I listened to the groan of aircraft overhead. Food and water were being flown in, only some of which would get where it was needed. There were already complaints that 30 per cent of the food and shelter equipment coming into the airport had been confiscated by the military as import duty. Yesterday we’d seen soldiers selling 20-kilo bags of rice – with UN stamped all over them – to the begging locals. Then the gangs demanded their cut before it could travel down the road. Even the pirates who worked the straits between Sumatra, Thailand and Malaysia were looking for their slice now there was fuck-all left to rape and pillage at sea.

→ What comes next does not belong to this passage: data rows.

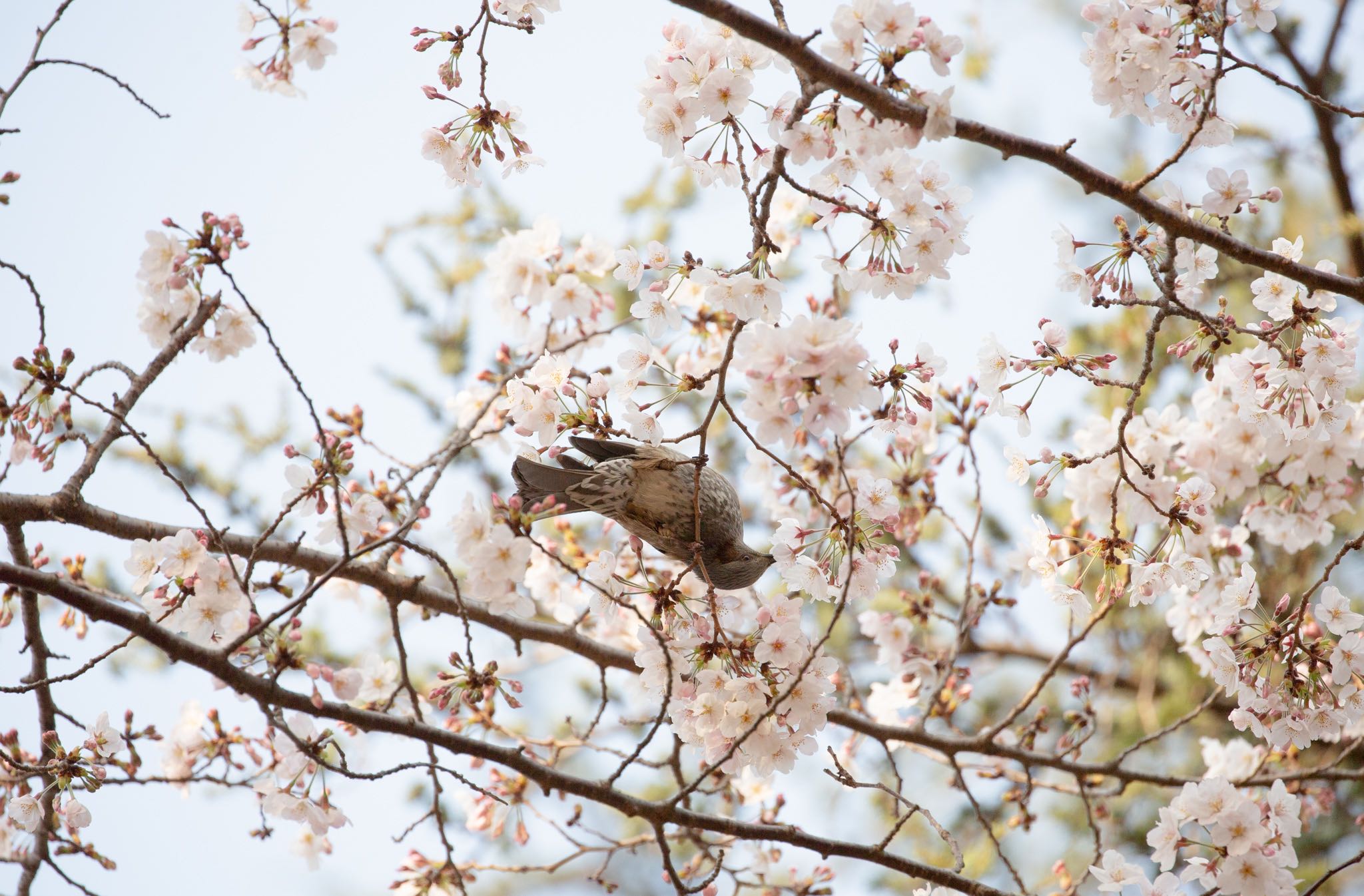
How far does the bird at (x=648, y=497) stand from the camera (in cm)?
273

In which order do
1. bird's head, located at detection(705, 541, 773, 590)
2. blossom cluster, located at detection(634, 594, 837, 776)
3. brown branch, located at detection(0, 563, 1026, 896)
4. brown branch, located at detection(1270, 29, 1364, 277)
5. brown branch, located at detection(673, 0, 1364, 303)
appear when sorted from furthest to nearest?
brown branch, located at detection(1270, 29, 1364, 277) → bird's head, located at detection(705, 541, 773, 590) → blossom cluster, located at detection(634, 594, 837, 776) → brown branch, located at detection(0, 563, 1026, 896) → brown branch, located at detection(673, 0, 1364, 303)

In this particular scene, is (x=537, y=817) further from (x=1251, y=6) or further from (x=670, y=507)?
(x=1251, y=6)

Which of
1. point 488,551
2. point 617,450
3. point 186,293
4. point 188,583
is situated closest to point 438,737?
point 488,551

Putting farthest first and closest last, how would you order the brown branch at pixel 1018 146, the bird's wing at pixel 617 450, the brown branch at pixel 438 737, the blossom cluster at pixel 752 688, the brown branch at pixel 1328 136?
the brown branch at pixel 1328 136 → the bird's wing at pixel 617 450 → the blossom cluster at pixel 752 688 → the brown branch at pixel 438 737 → the brown branch at pixel 1018 146

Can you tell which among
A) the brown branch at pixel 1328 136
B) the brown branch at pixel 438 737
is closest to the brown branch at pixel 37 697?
the brown branch at pixel 438 737

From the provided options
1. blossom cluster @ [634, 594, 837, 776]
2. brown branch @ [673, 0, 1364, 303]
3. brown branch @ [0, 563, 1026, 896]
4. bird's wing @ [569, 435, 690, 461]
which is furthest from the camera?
bird's wing @ [569, 435, 690, 461]

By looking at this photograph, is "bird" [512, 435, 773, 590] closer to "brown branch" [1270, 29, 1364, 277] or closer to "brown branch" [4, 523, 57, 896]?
"brown branch" [4, 523, 57, 896]

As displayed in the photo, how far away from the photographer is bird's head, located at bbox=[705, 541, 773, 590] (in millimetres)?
2855

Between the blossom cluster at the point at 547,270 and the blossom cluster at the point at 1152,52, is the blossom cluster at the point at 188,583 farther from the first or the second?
the blossom cluster at the point at 1152,52

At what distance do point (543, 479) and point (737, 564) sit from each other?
1.91 feet

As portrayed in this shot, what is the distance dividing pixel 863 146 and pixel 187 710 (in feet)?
8.93

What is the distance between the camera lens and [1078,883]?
2.76 metres

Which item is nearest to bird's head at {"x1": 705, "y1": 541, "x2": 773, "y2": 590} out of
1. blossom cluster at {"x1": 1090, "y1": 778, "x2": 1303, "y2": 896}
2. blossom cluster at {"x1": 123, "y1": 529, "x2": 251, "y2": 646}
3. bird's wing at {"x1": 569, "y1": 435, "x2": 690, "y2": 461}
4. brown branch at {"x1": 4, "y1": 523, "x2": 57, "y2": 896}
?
bird's wing at {"x1": 569, "y1": 435, "x2": 690, "y2": 461}

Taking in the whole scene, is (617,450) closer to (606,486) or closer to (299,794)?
(606,486)
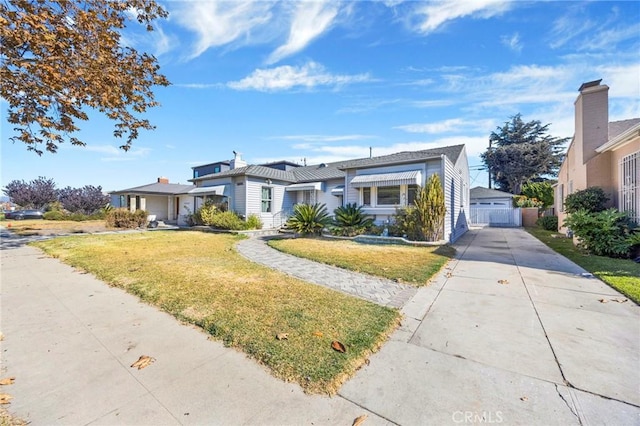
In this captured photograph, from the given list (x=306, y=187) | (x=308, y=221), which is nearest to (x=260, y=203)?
(x=306, y=187)

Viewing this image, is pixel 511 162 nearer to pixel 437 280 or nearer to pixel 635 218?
pixel 635 218

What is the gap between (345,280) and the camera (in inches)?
242

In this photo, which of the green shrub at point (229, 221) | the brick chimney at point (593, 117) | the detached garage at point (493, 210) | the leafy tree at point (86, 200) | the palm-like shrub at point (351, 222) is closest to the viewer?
the brick chimney at point (593, 117)

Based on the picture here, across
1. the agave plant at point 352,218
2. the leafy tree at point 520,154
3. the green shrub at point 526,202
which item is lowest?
the agave plant at point 352,218

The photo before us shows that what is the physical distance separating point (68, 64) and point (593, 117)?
63.6ft

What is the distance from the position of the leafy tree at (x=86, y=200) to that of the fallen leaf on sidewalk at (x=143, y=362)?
1369 inches

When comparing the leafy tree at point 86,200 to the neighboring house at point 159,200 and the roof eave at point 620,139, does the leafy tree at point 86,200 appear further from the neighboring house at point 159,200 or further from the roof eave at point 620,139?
the roof eave at point 620,139

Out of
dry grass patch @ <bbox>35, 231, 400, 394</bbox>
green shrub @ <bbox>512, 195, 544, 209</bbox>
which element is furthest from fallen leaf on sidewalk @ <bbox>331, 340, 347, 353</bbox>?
green shrub @ <bbox>512, 195, 544, 209</bbox>

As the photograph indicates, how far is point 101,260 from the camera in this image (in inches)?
316

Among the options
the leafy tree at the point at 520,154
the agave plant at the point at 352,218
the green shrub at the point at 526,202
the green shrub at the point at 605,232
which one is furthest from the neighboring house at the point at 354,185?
the leafy tree at the point at 520,154

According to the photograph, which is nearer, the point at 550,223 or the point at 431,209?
the point at 431,209

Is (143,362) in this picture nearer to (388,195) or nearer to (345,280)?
Answer: (345,280)

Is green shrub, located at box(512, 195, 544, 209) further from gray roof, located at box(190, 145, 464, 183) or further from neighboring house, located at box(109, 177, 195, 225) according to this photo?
neighboring house, located at box(109, 177, 195, 225)

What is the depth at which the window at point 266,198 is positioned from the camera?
18.9m
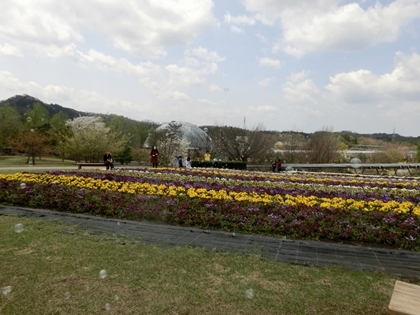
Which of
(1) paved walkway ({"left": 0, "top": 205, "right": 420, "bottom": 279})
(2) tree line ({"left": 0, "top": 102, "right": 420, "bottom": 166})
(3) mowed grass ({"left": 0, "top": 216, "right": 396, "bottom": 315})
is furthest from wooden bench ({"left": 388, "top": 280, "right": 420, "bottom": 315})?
(2) tree line ({"left": 0, "top": 102, "right": 420, "bottom": 166})

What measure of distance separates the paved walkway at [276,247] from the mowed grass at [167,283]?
29cm

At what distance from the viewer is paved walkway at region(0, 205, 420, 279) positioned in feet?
13.1

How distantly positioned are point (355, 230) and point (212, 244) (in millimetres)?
2453

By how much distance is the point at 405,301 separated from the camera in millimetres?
1990

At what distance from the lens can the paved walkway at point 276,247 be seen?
3998 mm

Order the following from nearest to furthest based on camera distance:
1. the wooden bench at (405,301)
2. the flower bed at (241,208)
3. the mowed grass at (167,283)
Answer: the wooden bench at (405,301) → the mowed grass at (167,283) → the flower bed at (241,208)

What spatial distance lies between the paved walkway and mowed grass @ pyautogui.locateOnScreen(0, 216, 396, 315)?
0.94ft

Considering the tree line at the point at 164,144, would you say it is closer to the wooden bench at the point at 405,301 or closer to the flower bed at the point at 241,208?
the flower bed at the point at 241,208

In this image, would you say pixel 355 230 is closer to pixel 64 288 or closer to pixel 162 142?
pixel 64 288

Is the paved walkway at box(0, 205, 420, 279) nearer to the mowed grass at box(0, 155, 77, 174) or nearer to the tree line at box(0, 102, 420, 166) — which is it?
the mowed grass at box(0, 155, 77, 174)

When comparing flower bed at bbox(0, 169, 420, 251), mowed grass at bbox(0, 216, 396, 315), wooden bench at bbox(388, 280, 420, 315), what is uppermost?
wooden bench at bbox(388, 280, 420, 315)

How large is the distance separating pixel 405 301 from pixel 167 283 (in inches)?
88.3

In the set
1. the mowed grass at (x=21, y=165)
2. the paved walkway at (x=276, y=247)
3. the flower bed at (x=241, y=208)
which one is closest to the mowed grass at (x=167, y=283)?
the paved walkway at (x=276, y=247)

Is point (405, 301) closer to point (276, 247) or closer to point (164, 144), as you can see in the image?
point (276, 247)
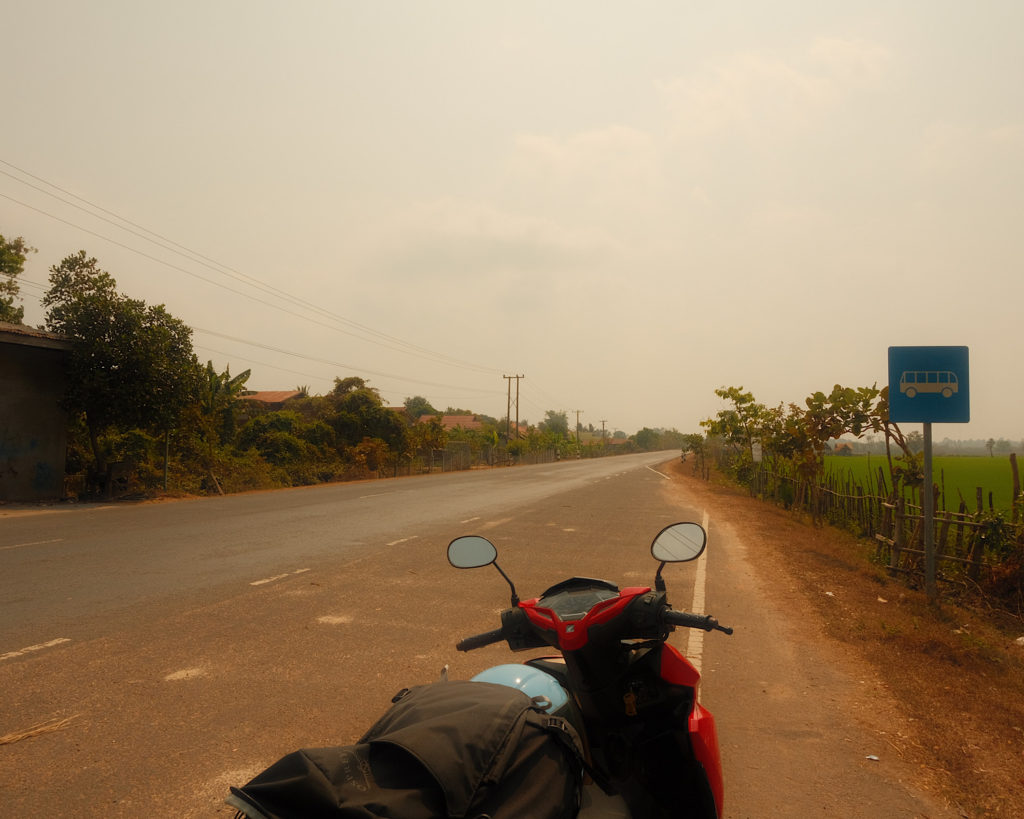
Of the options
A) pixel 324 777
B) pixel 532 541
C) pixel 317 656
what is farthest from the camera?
pixel 532 541

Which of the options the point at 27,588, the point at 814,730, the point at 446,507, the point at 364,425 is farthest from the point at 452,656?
the point at 364,425

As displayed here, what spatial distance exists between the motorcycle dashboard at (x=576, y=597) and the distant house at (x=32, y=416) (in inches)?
731

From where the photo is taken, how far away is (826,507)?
53.3ft

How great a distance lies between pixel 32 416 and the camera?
18.0 metres

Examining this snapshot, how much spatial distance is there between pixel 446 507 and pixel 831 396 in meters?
9.14

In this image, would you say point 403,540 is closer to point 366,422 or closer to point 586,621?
point 586,621

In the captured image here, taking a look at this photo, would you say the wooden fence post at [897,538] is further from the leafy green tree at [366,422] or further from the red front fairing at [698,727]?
the leafy green tree at [366,422]

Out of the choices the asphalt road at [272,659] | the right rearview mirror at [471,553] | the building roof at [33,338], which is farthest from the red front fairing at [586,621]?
the building roof at [33,338]

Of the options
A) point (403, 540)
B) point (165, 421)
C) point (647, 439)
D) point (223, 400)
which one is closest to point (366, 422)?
point (223, 400)

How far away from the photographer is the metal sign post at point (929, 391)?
7.64m

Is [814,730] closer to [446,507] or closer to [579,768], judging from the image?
[579,768]

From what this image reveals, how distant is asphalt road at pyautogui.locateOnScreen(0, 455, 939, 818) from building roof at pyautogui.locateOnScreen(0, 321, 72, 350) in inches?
286

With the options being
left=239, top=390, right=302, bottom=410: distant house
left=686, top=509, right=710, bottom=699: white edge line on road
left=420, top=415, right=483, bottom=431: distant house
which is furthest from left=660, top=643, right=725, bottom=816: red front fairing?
left=420, top=415, right=483, bottom=431: distant house

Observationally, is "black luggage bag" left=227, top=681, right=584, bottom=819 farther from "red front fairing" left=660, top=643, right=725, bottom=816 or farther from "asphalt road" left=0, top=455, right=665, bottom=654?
"asphalt road" left=0, top=455, right=665, bottom=654
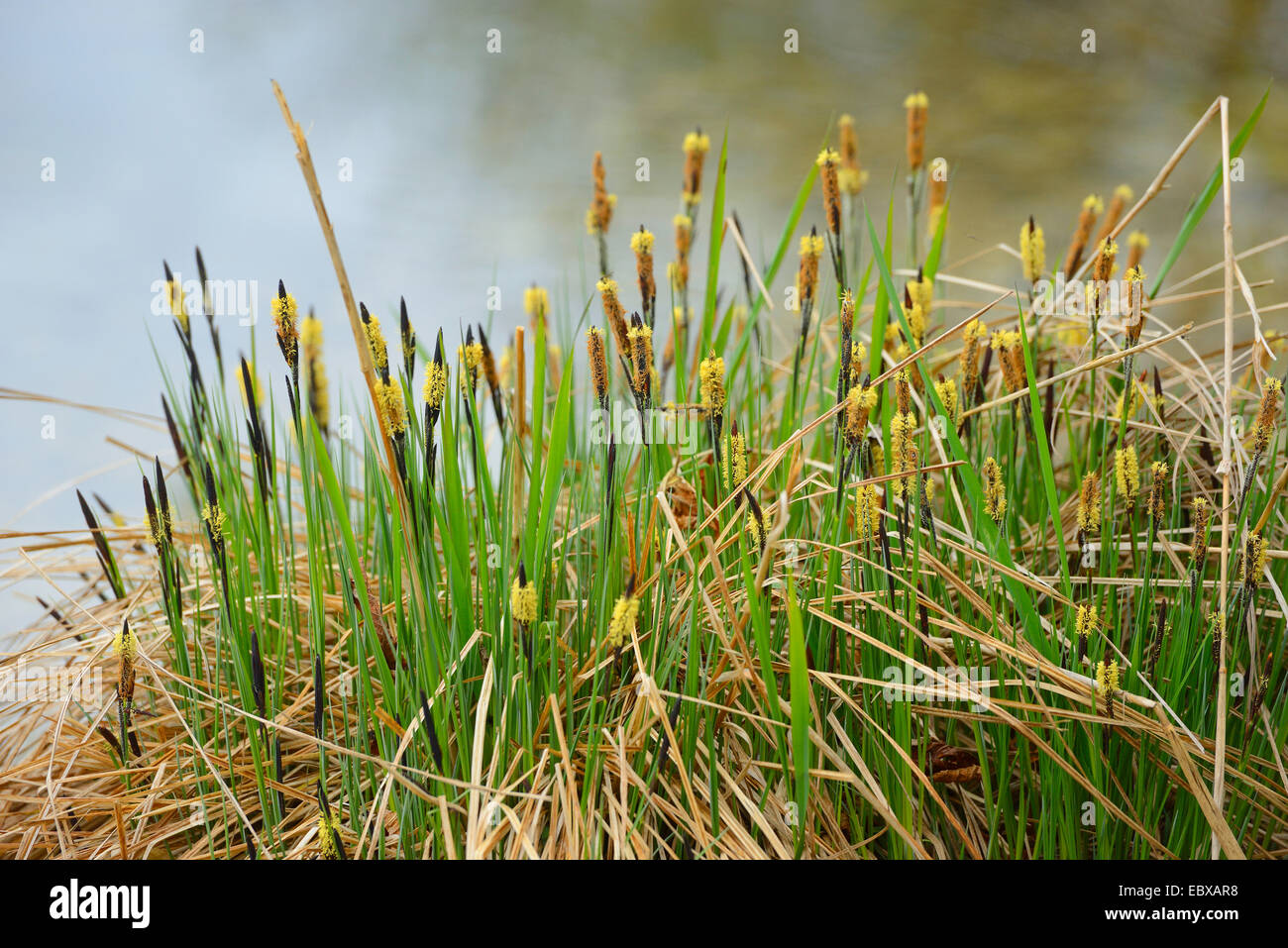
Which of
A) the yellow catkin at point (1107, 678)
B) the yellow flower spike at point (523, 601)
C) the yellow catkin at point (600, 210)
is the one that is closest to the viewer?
the yellow flower spike at point (523, 601)

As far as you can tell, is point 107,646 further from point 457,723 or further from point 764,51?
point 764,51

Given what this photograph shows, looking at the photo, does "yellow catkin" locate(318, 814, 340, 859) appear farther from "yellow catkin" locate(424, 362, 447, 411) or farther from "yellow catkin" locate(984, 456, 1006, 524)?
"yellow catkin" locate(984, 456, 1006, 524)

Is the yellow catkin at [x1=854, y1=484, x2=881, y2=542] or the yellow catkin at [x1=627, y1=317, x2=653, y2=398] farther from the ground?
the yellow catkin at [x1=627, y1=317, x2=653, y2=398]

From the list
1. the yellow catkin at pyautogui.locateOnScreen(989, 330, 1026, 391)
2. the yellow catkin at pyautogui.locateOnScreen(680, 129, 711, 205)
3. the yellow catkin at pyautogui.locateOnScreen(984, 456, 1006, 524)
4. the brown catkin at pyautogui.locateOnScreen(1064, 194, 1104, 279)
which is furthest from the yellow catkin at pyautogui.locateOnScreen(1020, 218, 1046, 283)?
the yellow catkin at pyautogui.locateOnScreen(680, 129, 711, 205)

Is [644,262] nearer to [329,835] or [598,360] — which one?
[598,360]

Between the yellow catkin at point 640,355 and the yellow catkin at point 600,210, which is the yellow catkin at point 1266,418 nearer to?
the yellow catkin at point 640,355

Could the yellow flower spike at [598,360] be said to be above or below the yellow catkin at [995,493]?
above

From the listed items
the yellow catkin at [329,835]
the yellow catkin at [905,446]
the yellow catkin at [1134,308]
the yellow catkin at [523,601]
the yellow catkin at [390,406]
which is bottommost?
the yellow catkin at [329,835]

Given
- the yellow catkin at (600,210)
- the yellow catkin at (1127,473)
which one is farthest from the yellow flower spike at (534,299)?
the yellow catkin at (1127,473)

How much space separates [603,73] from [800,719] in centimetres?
298

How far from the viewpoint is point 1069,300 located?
1239 mm

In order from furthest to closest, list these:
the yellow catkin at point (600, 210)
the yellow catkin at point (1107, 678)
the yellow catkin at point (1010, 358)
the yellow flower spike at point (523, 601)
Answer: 1. the yellow catkin at point (600, 210)
2. the yellow catkin at point (1010, 358)
3. the yellow catkin at point (1107, 678)
4. the yellow flower spike at point (523, 601)

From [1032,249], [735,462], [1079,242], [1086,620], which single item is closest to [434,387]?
[735,462]

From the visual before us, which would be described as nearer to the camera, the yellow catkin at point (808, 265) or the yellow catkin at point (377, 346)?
the yellow catkin at point (377, 346)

Camp Hope – I had no idea who’d given it the name but they had a sense of humour – was to the south of Banda Aceh, the provincial capital and the largest city of Aceh Province. It was right at the north-western tip of Indonesia. Until 26 December last year, the only people with any interest in the place – apart from its 250,000 population – were oil companies and the Aceh separatist fighters.

Then the Indian Ocean earthquake struck about 150 miles off the coast and this part of the world was literally turned upside down. Banda Aceh was the closest major city to the earthquake’s epicentre. So far, they reckoned on about 160,000 deaths in the area, and they were braced for more in the weeks to come, once the rubble started to be cleared and the sea brought more bodies back to land. Cholera would soon be spreading like wildfire, along with the contamination caused by the yellow and green shit leaking from the drums that came in on every tide.

To make things worse, the area had been at war since the mid-1970s. Gerakan Aceh Merdeka, the Free Aceh Movement, was trying to force Indonesia to accept an independent Islamic state. Aceh had a higher proportion of Muslims than other areas of the country, and had been allowed to introduce Sharia law in 2001, but GAM wanted a lot more than just religious control. They wanted the revenue from the province’s rich oil and gas deposits, most of which went straight to the central coffers – no doubt with a few
rupiah
s skimmed off the top.

Major disaster or not, the Indonesian military didn’t like us coming in. They didn’t like foreigners at the best of times, but this last week, in the wake of the tsunami, they’d had no option. Now they were re-exerting their authority. They were starting to restrict our movements, scared our supplies would go to GAM. They wanted to keep the fuckers starving, and didn’t give a shit if everyone else was too.

6

AN ARGUMENT ERUPTED outside between an American and a German who sounded like Arnold Schwarzenegger with a wedgie. It was over what group was going to get the military permit to travel to some remote village with aid.

Over the years, I’d seen NGOs running around in places like Africa and I never really liked what I saw. It seemed to me that they were businesses, at the end of the day, and these two sounded like they were busy competing for a slice of the disaster pie. The locals didn’t just need food and shelter. They needed protection from this fucking lot.

The MONGOs – My Own NGO – could be even worse. They were the guys who thought they could get things sorted more cheaply and effectively than the real aid workers. Most of them arrived under their own steam. Tourist visa in hand – if there was anyone around to issue one – they rented a vehicle, bunged on an ID sticker and, bingo, they were in business.

I’d Googled ‘tsunami’ and ‘donation’ just before we left and got over sixty thousand referrals to MONGO websites, all brand new. Some of them, of course, were scams for cash.

Individual aid work was trendy in the UK, Scandinavia and Australia. And in the US, the tax authorities were granting exemption to an average of eighty-three new charities a day. More than 150,000 had been registered so far – and these were just the lads who’d bothered to go through the system. The only reason I knew all this was because Mong, BB and I had gone that route.

Aid 4 Tsunami. That was us. We carried accreditation to prove it; we’d printed it ourselves. It wasn’t the most original name for a charity, but it would do. There were far worse out here. And it was as well funded as any other MONGO.